The rise of the use of artificial intelligence has upset several industries, including the music industry, and while recording and music companies are strategizing on how to handle the influx of music deepfakes, Universal Music is the latest business to file a new copyright infringement lawsuit, this time against AI start-up Anthopic.
Universal and two other music companies are alleging Anthopic’s Claude chatbot, an adversary of ChatGPT, scoured the internet picking up copyrighted songs without approval to generate ‘nearly identical’ copies.
As proof, the filing exposed that when Claude is asked for lyrics to the song “I Will Survive” by Gloria Gaynor, it replies with “a nearly word-for-word copy of those lyrics”.
According to the music companies, “This copyrighted material is not free for the taking simply because it can be found on the internet,” and alleged Anthropic had “never even attempted” to license their copyrighted work.
As of printing, Anthropic, a company started by researchers who left Microsoft-backed OpenAI, has yet to respond.
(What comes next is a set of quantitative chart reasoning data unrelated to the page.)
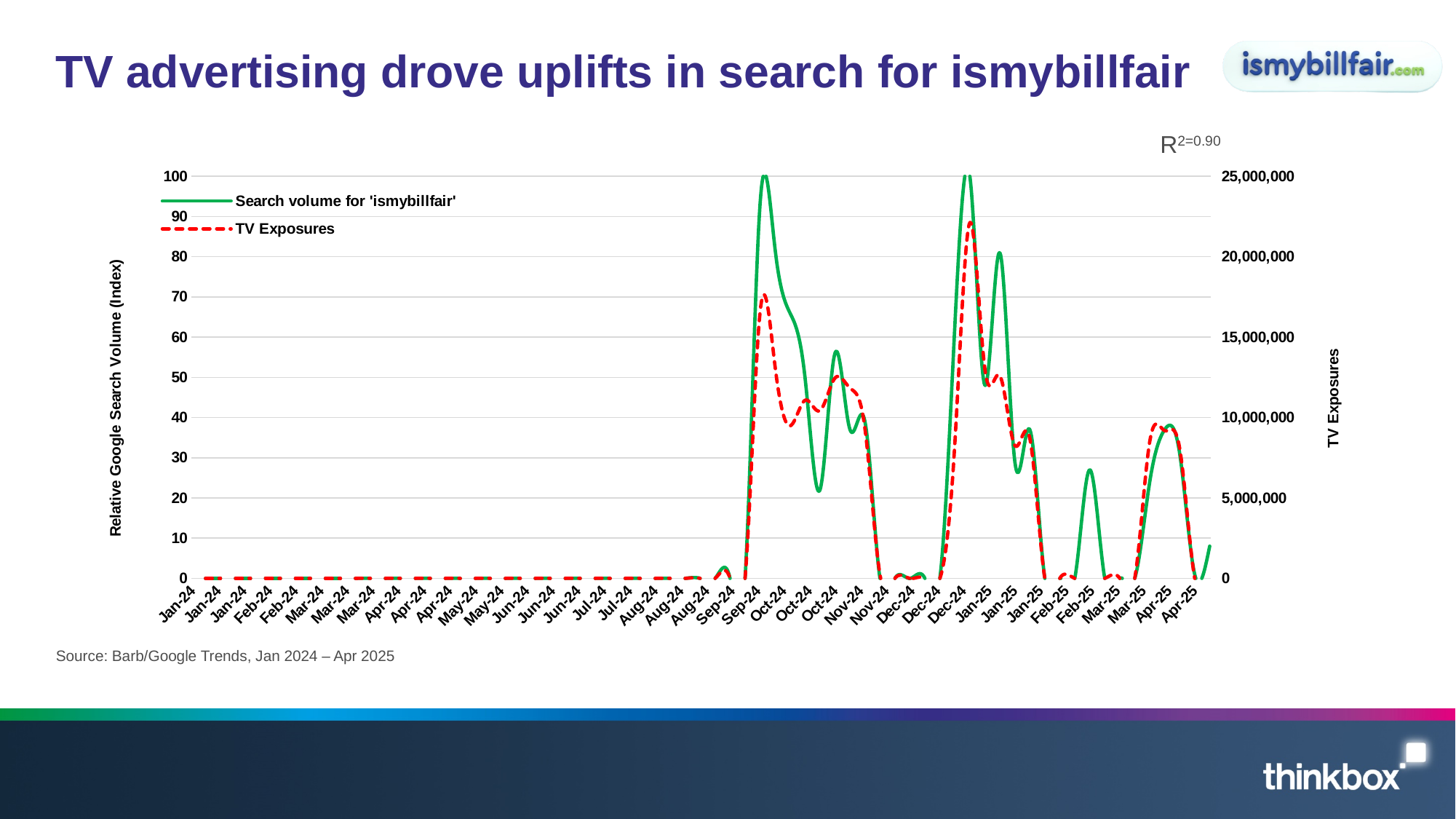
Which series is drawn as a red dashed line? TV Exposures Does the search volume for 'ismybillfair' line rise, fall, or stay flat between Jan-24 and Aug-24? stay flat Is the peak of the search volume line in Feb-25 greater or less than 20? greater What is the highest value reached by the search volume for 'ismybillfair' line on the left axis? 100 Is the highest peak of the TV Exposures line, around Dec-24, greater or less than 20,000,000? greater What R-squared value is shown above the chart? 0.90 What kind of chart is shown on the slide? line chart What are the two series named in the legend? Search volume for 'ismybillfair' and TV Exposures How many series does the chart's legend list? 2 What is the value of the search volume for 'ismybillfair' line at Jan-24? 0 Is the first large peak of the TV Exposures line, around Sep-24/Oct-24, greater or less than 20,000,000? less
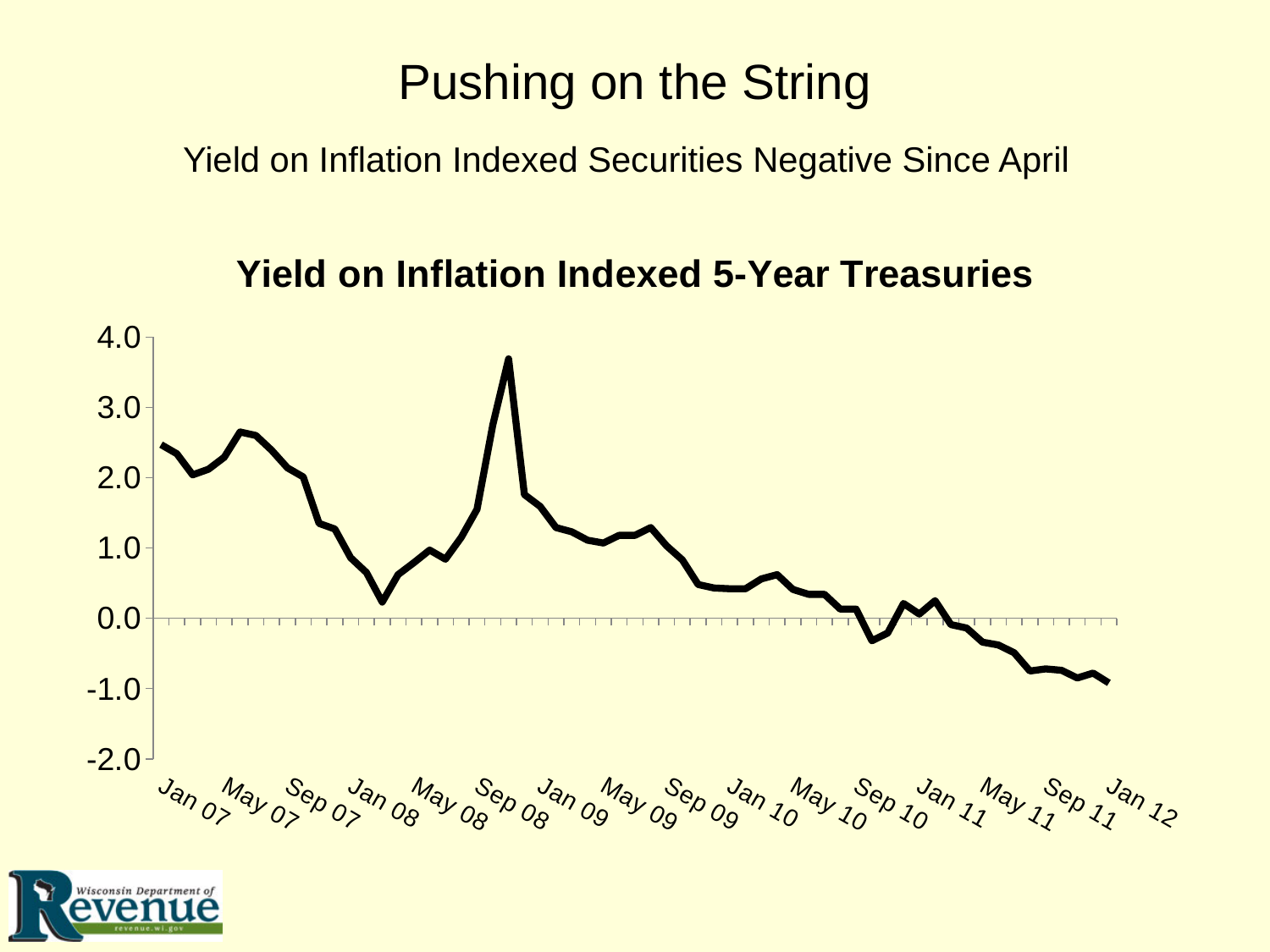
At which labelled month is the line at its lowest value? Jan 12 What is the title of the chart? Yield on Inflation Indexed 5-Year Treasuries What kind of chart is shown on the slide? line chart Is the value for Sep 08 greater or less than 3.0? less How many month labels are shown along the x axis? 16 Is the value for Jan 07 greater or less than 2.0? greater Is the value for Jan 12 greater or less than 0.0? less Which is larger, the value for Jan 07 or the value for Jan 12? Jan 07 Overall, does the yield rise or fall from Jan 07 to Jan 12? fall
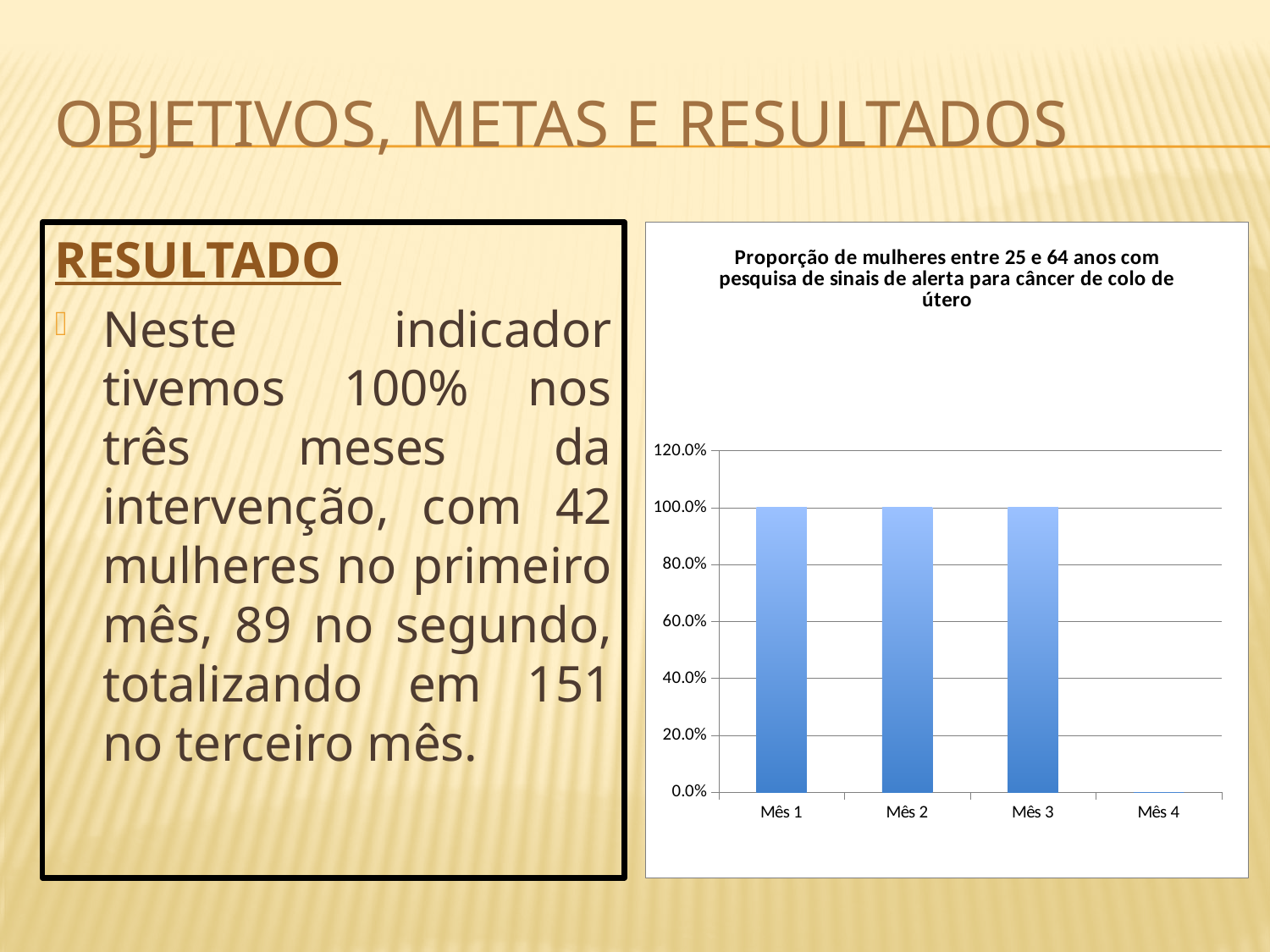
What kind of chart is shown on the slide? bar chart What is the difference between the values for Mês 1 and Mês 2? 0.0% What is the value for Mês 3 in the chart? 100.0% Is the value for Mês 2 greater or less than 80.0%? greater What is the highest tick value shown on the y axis of the chart? 120.0% Which category has the lowest value in the chart? Mês 4 What is the title of the chart? Proporção de mulheres entre 25 e 64 anos com pesquisa de sinais de alerta para câncer de colo de útero How many categories are shown on the x axis of the chart? 4 Which is larger, the value for Mês 3 or the value for Mês 4? Mês 3 What is the value for Mês 1 in the chart? 100.0% Is the value for Mês 4 greater or less than 20.0%? less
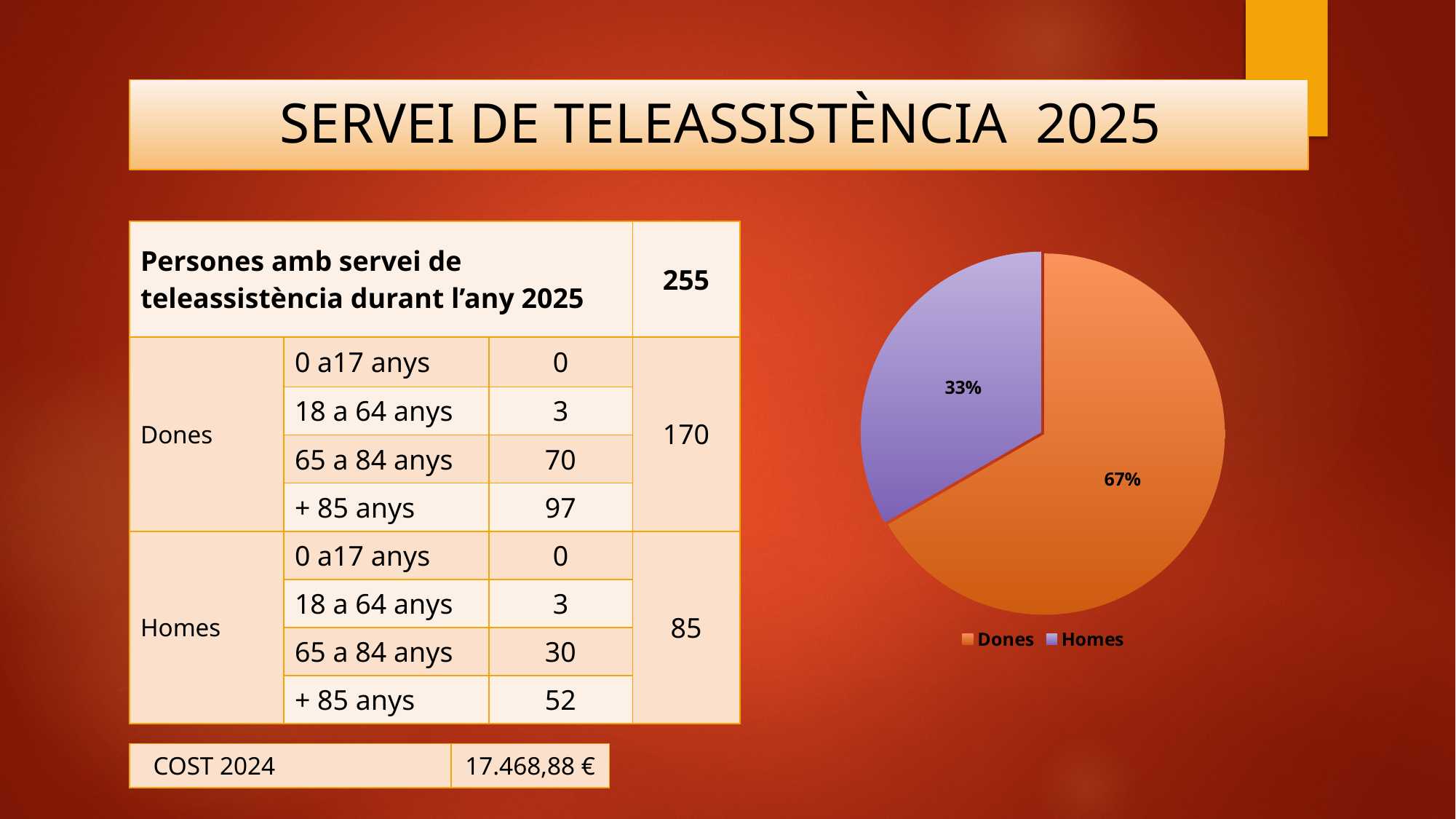
What share of the pie chart does the Dones slice represent? 67% What share of the pie chart does the Homes slice represent? 33% How many entries does the pie chart's legend list? 2 What colour is the Dones slice in the pie chart? Orange Which slice is larger in the pie chart, Dones or Homes? Dones What are the two entries listed in the pie chart's legend? Dones and Homes What is the difference in percentage points between the Dones and Homes slices? 34 How many slices does the pie chart have? 2 Is the share for Dones greater or less than 50%? greater Which category has the largest slice in the pie chart? Dones Which category has the smallest slice in the pie chart? Homes What kind of chart is shown on the slide? Pie chart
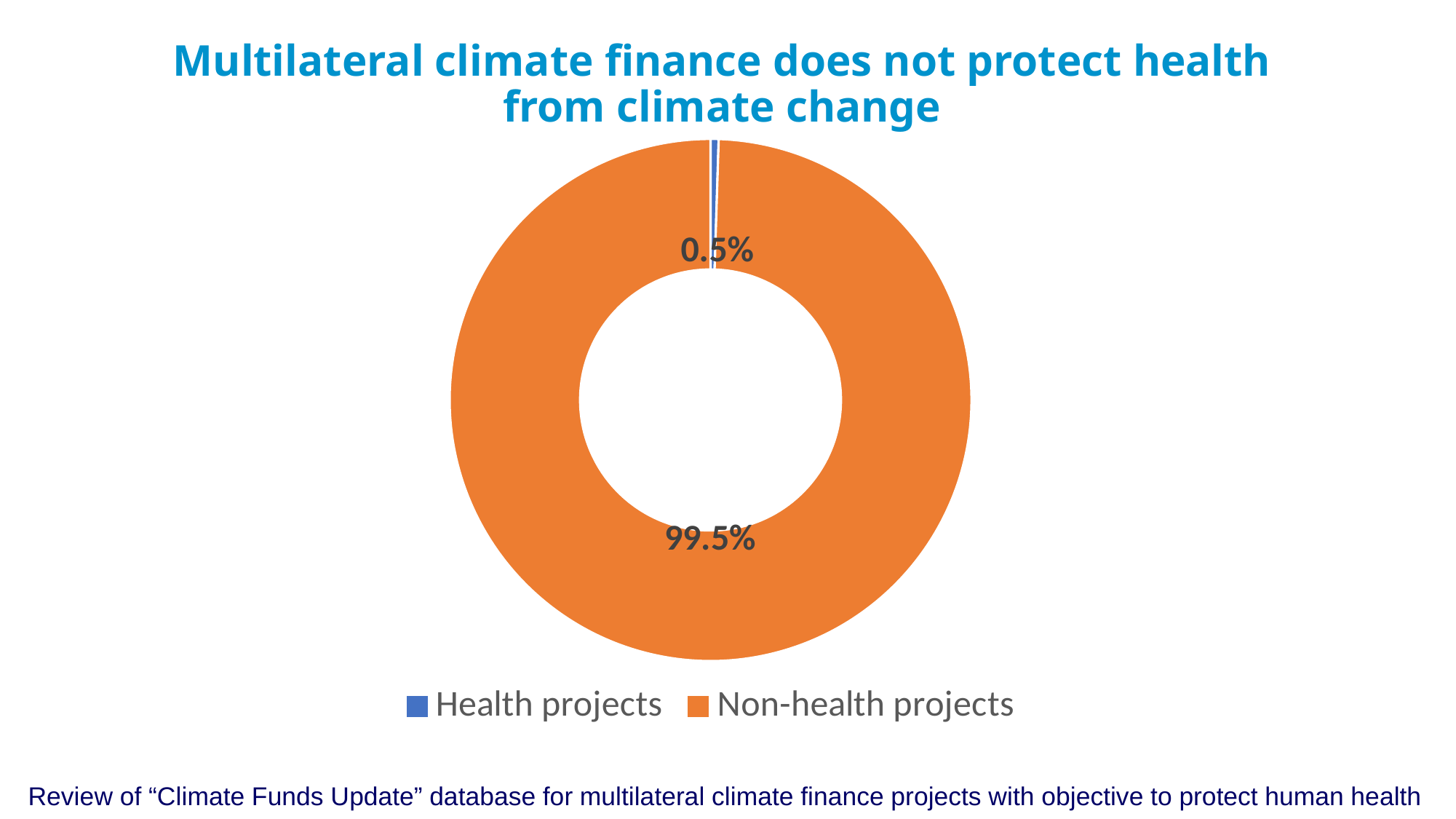
What colour represents Non-health projects in the chart? Orange What share of the chart is labelled for Health projects? 0.5% What share of the chart is labelled for Non-health projects? 99.5% What is the combined share of Health projects and Non-health projects? 100% How many entries does the legend list? 2 How many categories does the chart show? 2 What is the difference in percentage points between the Non-health projects share and the Health projects share? 99 percentage points Which is larger, the share for Health projects or the share for Non-health projects? Non-health projects Which category has the largest share of the chart? Non-health projects What kind of chart is shown on the slide? Doughnut (pie) chart Which category has the smallest share of the chart? Health projects What is the title of the chart? Multilateral climate finance does not protect health from climate change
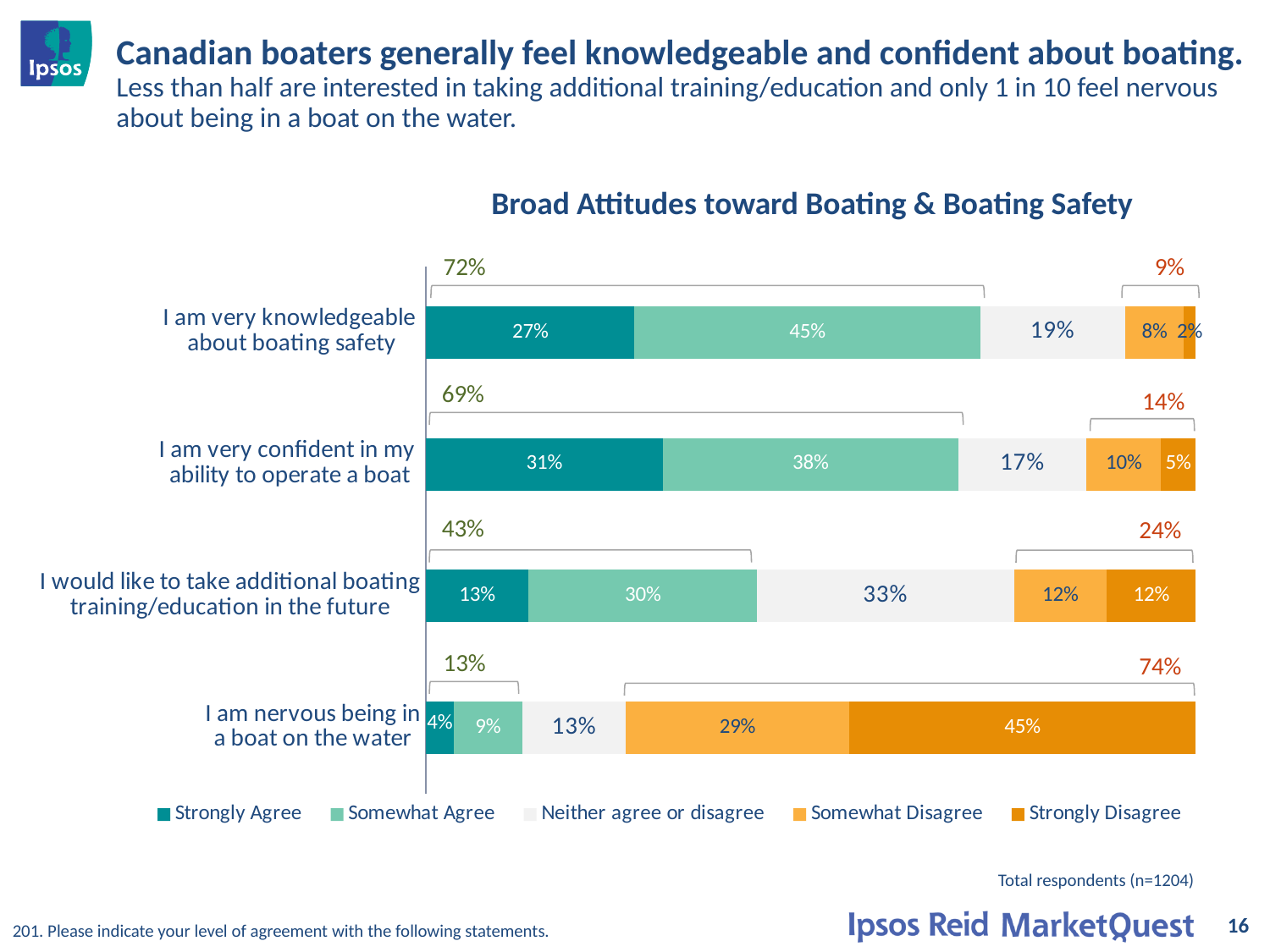
How many statements are shown in the chart? 4 What is the title of the chart? Broad Attitudes toward Boating & Boating Safety What is the difference between the Strongly Agree percentages for 'I am very confident in my ability to operate a boat' and 'I am very knowledgeable about boating safety'? 4% What percentage of respondents neither agree nor disagree that they would like to take additional boating training/education in the future? 33% What percentage of respondents strongly agree that they are very knowledgeable about boating safety? 27% What kind of chart is shown on the slide? Stacked bar chart Which statement has the lowest combined agreement (Strongly Agree plus Somewhat Agree)? I am nervous being in a boat on the water Which statement has the highest combined agreement (Strongly Agree plus Somewhat Agree)? I am very knowledgeable about boating safety Which is larger: the Somewhat Disagree percentage for 'I am nervous being in a boat on the water' or the Somewhat Disagree percentage for 'I would like to take additional boating training/education in the future'? I am nervous being in a boat on the water How many series does the legend list? 5 What percentage of respondents somewhat agree that they are very confident in their ability to operate a boat? 38% What percentage of respondents strongly disagree that they are nervous being in a boat on the water? 45%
Beyond reciting lyrics, the music companies said Claude answered prompts requesting writing in the style of famous musicians with unlicensed lyrics.
“When we asked the AI model to write a piece of short fiction in the style of Louis Armstrong, it uses the lyrics for ‘What a Wonderful World’,” they said in the filing.
While this particular fight is over AI, it mirrors the earlier problem of companies allowing the pirating of music like Napster.
This is not to say that music companies like Universal will shun AI. Quite the contrary, the music company recently shared that they would partner with BandLab to tackle copyrights “ethically” for use in AI, including proper copyrights and permission.
Additionally, Universal has also joined forces with Google to license its artists’ melodies and voices to be used in AI-generated songs.
“Publishers embrace innovation and recognise the great promise of AI when used ethically and responsibly. But Anthropic violates these principles on a systematic and widespread basis,” the music groups asserted in the filing.